* Problem a *
Retype the dataset rows from the line containing "Is (x=101, y=114)" through the end of the rows, including both ends.

* Text section *
Friday 23 March 2012

Comfortable Chaos

Cities, places and neighbourhoods are social networks that operate through the social media of homes, streets, spaces, shops and facilities.

Like any network there is a variety of actors and characters within it which have certain kinds of network behaviours and characteristics. Some like to observe and play around the edges; dipping in and out of the activity according to their specific needs and interests. Some on the other hand are prolific; connecting an esoteric and diverse range of others and interests. There are amplifiers, operating as nodes broadcasting information and news to others and collecting information across other networks. Then there are influencers whose activities, ideas and behaviours can change the shape and direction of a network and stimulate a diverse range of others.

In any given place, at any given time, we are all participating in this social networking whether we realise it or not. In the conversations we have with other people, the decisions we make and the things we do. These transactions and flows of activity are governed by a multitude of things; love, habit, belonging, money, convention, belief, morality, trend, ego, curiosity, envy, friendship, impatience, need, want etc, etc.

How much of them are to do with direct government intervention? How much of them compel us to do something for the benefit of others or our neighbourhood? What is the government’s role in enthusing and encouraging people to get involved in their neighbourhoods?

Yesterday afternoon I spent three fascinating hours with some familiar and new faces at DCLG talking about how to mobilise neighbourhood action and engage people to take more of a role in their local area. An issue close to Mend’s heart. So a bunch of us ranging from urban designers, community workers, housing trusts, voluntary organisations, networkers and think tanks took it in turns to give our insights, experiences and theories on what works at a neighbourhood level.

There was a lot of consensus around the need for trust, bottom-up approaches, flexibility and patience. Also some words of caution about what the government’s role in mobilisation should be and what consequences and context around mobilisation are (see Julian Dobson http://livingwithrats.blogspot.co.uk/#!/2012/03/why-mobilise-neighbourhoods-clarity.html )

Here’s mine for what it’s worth…..

Unfinished business: Networking is an on-going process, as is place-making and community building. You don’t get to an end point and say “tick”. As such, the network is always unfinished, full of gaps and holes. These can manifest in problems such as a gap in service provision or social tension. This is where some network actors come in; they have identified a gap or rip and they want to mend it. They try to mobilise resources and activity in order to draw attention and address the gap with varying levels of success and support.

Mobilising mobilisers: A key success factor is their ability and capacity for engaging others, demonstrating the common interest and relevance and communicating the shared benefits and meaning to them and others outside the network to participate. But this is not a role for everyone. Some people just don’t want to get involved – and that’s fine. There are plenty that do and will. But there is a group of people on the cusp of participation and mobilisation who need a nudge and a bit of convincing. They may lack the confidence to participate, or do not fully realise the value they can give or that they are needed. There needs to be a way to match need with action. And this will be different in different places?

Comfortable chaos: What we need at place level is “comfortable chaos” where government put the bones of support in place and let communities and their partners in to play and do what they know works. Transplanting what worked in Place A and embroidering it on Place B is not good enough. Place A has a different network, experience and everyday reality than place B.

* Problem b *
Which kinds of participants does the post on neighborhood networks say made up the group that met at DCLG? List them all.

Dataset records
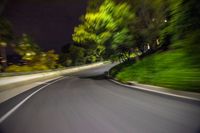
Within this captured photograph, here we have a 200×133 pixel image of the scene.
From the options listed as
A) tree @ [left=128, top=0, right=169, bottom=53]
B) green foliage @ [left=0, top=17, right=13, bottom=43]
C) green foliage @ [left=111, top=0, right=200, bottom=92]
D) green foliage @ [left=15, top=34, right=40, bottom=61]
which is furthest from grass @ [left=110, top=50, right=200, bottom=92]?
green foliage @ [left=15, top=34, right=40, bottom=61]

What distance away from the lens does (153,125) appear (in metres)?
6.43

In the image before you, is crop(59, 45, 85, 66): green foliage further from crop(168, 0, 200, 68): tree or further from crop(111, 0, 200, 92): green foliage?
crop(168, 0, 200, 68): tree

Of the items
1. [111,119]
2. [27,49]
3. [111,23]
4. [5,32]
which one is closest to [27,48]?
[27,49]

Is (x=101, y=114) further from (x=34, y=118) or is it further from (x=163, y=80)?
(x=163, y=80)

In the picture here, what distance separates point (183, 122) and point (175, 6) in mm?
8147

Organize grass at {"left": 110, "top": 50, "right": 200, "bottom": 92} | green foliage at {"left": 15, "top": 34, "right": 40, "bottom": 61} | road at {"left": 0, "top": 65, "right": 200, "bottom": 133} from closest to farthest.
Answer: road at {"left": 0, "top": 65, "right": 200, "bottom": 133} → grass at {"left": 110, "top": 50, "right": 200, "bottom": 92} → green foliage at {"left": 15, "top": 34, "right": 40, "bottom": 61}

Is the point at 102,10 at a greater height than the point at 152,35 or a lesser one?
greater

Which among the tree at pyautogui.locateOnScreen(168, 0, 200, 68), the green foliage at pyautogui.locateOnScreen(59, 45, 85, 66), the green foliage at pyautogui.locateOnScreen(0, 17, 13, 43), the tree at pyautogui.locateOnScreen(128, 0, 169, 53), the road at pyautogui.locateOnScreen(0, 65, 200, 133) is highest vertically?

* Final result a *
Is (x=101, y=114) further from (x=34, y=118) or is it further from (x=163, y=80)?
(x=163, y=80)

In the picture here, what distance separates point (183, 122) and point (175, 6) in mm?
8147

Organize grass at {"left": 110, "top": 50, "right": 200, "bottom": 92} | green foliage at {"left": 15, "top": 34, "right": 40, "bottom": 61} | road at {"left": 0, "top": 65, "right": 200, "bottom": 133} from closest to farthest.
Answer: road at {"left": 0, "top": 65, "right": 200, "bottom": 133} → grass at {"left": 110, "top": 50, "right": 200, "bottom": 92} → green foliage at {"left": 15, "top": 34, "right": 40, "bottom": 61}

Is the point at 102,10 at a greater height than the point at 152,35 or a lesser one?
greater

Which among the tree at pyautogui.locateOnScreen(168, 0, 200, 68), the green foliage at pyautogui.locateOnScreen(59, 45, 85, 66), the green foliage at pyautogui.locateOnScreen(0, 17, 13, 43), the tree at pyautogui.locateOnScreen(128, 0, 169, 53), the road at pyautogui.locateOnScreen(0, 65, 200, 133) is highest vertically?

* Final result b *
- urban designers
- community workers
- housing trusts
- voluntary organisations
- networkers
- think tanks